**How to complete this task**: Reproduce word for word the portion of the breast reconstruction study starting with "In the pTRAM group, there" and going on through "higher risk patients.".

**Reading passage**:

====

Patients and Methods

A retrospective, cross-sectional study of women who underwent breast reconstruction utilizing either pTRAM or DIEP flaps from March 1, 2002 to September 1, 2012 was performed. Clinical and demographic variables, including race and ischemic complications (mastectomy flap necrosis, fat necrosis, partial abdominal flap necrosis, vascular compromise requiring reoperation), were examined. Fat necrosis was graded using a previously established scale (grade I = radiologically visible, II = palpable, III = palpable and visible, IV = symptomatic).


Over the 10-year study period, adequate follow-up was available for 138 women (94 Caucasian, 36 African American) who underwent pTRAM or DIEP. Fat necrosis occurred more frequently in the pTRAM group (53.5% vs. 17.4%, P < 0.001). There was no statistically significant difference in partial flap necrosis or mastectomy flap necrosis between the 2 groups. The DIEP group had a higher rate of vascular compromise requiring reoperation (13% vs. 0, P = 0.003).


In the pTRAM group, there was a higher rate of fat necrosis (77% vs. 45.6%, P < 0.001) and grade IV fat necrosis in African Americans (42.8% vs. 9.5%, P = 0.005). Rates of other ischemic complications were comparable between the 2 racial groups. In the DIEP group, ischemic complications were comparable between the 2 racial groups. After stratifying by flap type and race, we saw no differences in mastectomy flap necrosis (P = 0.0182).


African Americans undergoing pTRAM flap are at higher risk for grade IV fat necrosis but not mastectomy flap necrosis or partial flap necrosis. This may be due to difficulty using physical examination to judge the vascular status of a pedicle flap that is known to undergo significant changes in vascular physiology following transfer. Intraoperative assessment of perfusion using new technologies may be useful in these higher risk patients.

====

**Stored data**:
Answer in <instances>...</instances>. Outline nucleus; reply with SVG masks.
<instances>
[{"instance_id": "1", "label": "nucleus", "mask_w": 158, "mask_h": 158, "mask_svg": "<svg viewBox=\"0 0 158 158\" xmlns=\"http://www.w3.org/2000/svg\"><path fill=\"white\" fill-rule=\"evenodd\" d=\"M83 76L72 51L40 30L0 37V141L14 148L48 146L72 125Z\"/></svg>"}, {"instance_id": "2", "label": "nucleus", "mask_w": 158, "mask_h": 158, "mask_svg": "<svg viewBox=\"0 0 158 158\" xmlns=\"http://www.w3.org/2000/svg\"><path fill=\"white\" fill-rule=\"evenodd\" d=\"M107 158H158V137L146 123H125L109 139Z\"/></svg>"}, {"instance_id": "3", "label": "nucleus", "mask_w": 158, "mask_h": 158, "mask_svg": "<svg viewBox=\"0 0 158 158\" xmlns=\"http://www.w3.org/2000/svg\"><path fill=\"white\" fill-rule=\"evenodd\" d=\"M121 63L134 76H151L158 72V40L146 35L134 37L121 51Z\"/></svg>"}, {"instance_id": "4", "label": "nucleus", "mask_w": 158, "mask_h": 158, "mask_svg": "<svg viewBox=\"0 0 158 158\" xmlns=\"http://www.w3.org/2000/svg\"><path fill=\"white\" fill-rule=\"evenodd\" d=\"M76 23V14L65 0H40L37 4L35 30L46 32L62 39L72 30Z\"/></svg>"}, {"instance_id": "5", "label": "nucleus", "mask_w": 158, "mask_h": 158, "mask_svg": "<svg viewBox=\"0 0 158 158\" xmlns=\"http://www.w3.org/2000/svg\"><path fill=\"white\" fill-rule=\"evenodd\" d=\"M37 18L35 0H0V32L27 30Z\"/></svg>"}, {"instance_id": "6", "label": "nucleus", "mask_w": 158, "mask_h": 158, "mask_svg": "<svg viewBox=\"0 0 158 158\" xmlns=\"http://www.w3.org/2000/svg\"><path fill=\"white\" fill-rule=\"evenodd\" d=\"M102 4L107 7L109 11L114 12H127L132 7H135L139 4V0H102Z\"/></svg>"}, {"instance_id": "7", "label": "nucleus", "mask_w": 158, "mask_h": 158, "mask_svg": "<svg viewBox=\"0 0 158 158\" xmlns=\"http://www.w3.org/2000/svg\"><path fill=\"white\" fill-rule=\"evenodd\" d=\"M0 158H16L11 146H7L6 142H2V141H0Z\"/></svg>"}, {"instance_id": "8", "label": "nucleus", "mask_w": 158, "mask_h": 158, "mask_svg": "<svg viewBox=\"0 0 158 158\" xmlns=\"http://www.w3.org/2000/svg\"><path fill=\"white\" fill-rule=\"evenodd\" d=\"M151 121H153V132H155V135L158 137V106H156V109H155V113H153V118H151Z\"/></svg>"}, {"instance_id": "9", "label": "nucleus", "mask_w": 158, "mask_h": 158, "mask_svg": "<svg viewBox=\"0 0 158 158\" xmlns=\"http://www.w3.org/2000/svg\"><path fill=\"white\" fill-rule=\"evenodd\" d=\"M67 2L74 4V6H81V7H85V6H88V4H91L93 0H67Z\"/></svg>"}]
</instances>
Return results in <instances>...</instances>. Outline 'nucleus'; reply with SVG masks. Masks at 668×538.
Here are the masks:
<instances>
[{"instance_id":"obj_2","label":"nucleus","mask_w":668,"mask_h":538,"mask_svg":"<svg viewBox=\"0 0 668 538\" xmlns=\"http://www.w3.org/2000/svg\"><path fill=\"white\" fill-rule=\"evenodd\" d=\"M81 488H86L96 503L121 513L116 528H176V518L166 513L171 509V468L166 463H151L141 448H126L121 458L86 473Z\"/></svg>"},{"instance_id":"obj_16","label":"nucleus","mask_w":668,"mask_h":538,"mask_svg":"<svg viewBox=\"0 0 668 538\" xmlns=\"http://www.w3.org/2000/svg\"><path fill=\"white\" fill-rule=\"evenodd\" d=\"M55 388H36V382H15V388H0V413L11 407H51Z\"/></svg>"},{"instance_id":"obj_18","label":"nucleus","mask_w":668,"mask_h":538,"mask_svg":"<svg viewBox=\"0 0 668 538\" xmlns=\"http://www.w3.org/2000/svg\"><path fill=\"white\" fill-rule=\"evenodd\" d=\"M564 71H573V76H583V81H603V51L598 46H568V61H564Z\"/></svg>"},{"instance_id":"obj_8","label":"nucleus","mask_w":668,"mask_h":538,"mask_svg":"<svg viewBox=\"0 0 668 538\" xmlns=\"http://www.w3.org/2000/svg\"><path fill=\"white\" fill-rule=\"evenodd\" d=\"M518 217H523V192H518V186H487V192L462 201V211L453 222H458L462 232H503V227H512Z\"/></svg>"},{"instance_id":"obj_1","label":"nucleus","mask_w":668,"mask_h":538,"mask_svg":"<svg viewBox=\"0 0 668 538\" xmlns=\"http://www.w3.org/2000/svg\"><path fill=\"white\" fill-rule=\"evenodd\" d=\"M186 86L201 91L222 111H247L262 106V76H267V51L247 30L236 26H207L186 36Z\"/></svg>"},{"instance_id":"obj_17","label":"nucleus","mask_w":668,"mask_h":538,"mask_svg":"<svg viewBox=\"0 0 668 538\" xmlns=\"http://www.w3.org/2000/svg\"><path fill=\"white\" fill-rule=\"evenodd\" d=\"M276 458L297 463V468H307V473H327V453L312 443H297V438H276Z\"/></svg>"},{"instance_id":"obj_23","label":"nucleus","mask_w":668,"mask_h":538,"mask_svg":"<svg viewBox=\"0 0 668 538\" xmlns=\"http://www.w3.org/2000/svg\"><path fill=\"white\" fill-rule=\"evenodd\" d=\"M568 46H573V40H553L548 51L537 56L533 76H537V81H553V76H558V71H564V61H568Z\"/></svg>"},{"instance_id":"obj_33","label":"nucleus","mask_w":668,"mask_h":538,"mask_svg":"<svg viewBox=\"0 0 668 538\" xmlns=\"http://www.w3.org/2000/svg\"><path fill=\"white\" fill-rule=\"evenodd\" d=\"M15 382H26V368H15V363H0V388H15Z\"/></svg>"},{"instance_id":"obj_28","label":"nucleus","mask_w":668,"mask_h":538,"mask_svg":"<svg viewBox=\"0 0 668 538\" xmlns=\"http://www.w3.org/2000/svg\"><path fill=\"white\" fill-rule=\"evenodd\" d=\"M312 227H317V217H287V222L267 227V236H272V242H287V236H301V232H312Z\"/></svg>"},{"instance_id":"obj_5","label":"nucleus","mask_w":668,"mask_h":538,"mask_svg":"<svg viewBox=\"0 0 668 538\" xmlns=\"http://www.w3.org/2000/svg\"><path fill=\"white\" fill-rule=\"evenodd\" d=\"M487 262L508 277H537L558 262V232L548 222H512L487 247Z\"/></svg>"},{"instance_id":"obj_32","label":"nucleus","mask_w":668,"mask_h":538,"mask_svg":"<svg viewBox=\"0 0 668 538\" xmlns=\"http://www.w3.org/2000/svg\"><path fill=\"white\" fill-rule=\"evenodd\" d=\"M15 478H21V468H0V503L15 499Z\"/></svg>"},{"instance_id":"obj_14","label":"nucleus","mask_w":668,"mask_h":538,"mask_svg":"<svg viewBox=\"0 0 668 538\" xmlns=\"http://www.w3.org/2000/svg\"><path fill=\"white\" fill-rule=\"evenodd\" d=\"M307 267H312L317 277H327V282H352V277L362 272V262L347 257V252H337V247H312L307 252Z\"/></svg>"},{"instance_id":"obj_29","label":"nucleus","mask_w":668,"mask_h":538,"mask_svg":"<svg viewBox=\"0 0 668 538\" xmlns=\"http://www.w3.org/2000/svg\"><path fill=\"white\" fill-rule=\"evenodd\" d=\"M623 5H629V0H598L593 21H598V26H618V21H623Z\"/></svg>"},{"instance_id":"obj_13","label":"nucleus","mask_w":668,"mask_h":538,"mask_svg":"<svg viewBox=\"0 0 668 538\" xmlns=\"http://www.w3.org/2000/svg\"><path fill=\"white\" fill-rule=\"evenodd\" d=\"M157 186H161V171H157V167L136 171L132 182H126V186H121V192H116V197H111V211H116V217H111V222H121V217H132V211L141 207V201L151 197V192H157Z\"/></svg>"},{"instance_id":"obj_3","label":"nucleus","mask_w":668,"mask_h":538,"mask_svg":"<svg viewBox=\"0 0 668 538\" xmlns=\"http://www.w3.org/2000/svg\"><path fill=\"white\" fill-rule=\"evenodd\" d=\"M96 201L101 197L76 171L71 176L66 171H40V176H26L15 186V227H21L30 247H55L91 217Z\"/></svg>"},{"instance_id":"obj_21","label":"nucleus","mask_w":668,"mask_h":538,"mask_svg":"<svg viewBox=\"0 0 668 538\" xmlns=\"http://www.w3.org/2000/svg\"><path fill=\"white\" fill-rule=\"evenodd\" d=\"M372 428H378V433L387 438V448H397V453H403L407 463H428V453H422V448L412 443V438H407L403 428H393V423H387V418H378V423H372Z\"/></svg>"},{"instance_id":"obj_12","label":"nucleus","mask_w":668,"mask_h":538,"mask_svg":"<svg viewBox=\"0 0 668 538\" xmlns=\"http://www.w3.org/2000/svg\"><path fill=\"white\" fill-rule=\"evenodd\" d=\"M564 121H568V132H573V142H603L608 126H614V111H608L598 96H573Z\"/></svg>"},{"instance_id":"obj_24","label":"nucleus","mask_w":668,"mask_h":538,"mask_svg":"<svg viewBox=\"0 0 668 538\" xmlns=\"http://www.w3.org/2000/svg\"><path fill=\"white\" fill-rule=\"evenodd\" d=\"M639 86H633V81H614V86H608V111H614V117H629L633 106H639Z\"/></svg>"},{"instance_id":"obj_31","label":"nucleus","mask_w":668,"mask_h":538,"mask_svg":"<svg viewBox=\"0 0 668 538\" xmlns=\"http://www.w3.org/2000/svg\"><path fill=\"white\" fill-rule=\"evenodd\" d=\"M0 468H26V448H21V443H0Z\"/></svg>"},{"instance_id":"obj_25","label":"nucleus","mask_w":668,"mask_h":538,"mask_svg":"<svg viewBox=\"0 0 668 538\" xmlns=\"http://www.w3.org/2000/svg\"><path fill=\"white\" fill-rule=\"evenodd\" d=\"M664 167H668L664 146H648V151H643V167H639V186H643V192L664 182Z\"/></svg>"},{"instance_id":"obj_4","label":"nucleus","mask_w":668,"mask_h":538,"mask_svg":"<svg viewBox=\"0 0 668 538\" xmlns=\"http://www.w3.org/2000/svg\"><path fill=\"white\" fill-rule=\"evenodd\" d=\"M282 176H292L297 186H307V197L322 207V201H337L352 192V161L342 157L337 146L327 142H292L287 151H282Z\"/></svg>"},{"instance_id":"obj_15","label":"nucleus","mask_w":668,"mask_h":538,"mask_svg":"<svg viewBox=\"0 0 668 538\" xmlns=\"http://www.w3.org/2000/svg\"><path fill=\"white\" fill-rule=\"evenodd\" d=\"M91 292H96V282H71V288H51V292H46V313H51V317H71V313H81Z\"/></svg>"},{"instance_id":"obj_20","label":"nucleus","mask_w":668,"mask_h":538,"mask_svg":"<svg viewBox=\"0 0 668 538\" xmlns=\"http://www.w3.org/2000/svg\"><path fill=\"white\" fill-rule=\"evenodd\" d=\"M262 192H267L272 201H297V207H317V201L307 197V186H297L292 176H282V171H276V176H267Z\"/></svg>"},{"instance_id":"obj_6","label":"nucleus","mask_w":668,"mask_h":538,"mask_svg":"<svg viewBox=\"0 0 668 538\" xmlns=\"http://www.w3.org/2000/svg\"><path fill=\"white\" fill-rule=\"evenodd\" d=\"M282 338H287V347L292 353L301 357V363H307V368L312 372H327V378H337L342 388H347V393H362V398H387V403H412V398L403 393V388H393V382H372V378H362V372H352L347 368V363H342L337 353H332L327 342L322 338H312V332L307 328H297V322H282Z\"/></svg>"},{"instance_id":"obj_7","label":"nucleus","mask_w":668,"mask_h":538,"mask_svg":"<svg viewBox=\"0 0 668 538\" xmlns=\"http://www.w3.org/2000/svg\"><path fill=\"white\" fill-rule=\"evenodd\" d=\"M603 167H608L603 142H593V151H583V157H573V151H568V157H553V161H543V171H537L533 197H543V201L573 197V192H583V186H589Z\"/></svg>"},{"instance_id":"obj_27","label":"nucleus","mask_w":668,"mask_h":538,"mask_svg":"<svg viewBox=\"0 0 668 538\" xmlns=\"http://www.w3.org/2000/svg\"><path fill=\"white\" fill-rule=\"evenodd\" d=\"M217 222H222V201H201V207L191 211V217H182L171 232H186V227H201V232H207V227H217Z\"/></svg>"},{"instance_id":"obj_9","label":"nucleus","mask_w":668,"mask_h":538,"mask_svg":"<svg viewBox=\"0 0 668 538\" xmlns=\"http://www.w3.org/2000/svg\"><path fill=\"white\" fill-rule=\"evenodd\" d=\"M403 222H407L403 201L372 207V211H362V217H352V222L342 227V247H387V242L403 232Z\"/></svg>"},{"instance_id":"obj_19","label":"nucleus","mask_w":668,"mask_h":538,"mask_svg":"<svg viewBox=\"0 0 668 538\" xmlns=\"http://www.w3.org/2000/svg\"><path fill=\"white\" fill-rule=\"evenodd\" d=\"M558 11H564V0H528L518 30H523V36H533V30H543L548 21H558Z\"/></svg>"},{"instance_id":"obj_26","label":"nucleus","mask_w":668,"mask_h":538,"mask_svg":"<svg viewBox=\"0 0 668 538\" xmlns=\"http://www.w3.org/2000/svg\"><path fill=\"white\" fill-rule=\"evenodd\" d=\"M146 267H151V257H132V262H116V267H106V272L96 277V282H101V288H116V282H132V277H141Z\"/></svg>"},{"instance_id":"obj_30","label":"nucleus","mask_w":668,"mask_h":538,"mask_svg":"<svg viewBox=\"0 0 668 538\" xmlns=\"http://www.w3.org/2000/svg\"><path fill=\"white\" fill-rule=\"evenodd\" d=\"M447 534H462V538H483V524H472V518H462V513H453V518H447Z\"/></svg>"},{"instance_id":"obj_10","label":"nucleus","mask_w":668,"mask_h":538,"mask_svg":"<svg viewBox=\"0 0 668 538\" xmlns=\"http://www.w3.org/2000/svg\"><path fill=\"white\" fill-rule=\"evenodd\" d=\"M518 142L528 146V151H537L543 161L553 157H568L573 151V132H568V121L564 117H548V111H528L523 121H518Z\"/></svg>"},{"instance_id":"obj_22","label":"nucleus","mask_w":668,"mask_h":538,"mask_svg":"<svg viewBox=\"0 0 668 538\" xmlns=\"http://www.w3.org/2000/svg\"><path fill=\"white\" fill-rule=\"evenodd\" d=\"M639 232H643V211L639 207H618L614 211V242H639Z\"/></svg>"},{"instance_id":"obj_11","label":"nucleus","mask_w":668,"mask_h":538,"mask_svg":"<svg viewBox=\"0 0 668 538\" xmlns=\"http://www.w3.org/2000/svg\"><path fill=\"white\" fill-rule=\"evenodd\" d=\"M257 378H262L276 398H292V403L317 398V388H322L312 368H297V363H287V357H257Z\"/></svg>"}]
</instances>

====

**Result of this task**:
In the pTRAM group, there was a higher rate of fat necrosis (77% vs. 45.6%, P < 0.001) and grade IV fat necrosis in African Americans (42.8% vs. 9.5%, P = 0.005). Rates of other ischemic complications were comparable between the 2 racial groups. In the DIEP group, ischemic complications were comparable between the 2 racial groups. After stratifying by flap type and race, we saw no differences in mastectomy flap necrosis (P = 0.0182).


African Americans undergoing pTRAM flap are at higher risk for grade IV fat necrosis but not mastectomy flap necrosis or partial flap necrosis. This may be due to difficulty using physical examination to judge the vascular status of a pedicle flap that is known to undergo significant changes in vascular physiology following transfer. Intraoperative assessment of perfusion using new technologies may be useful in these higher risk patients.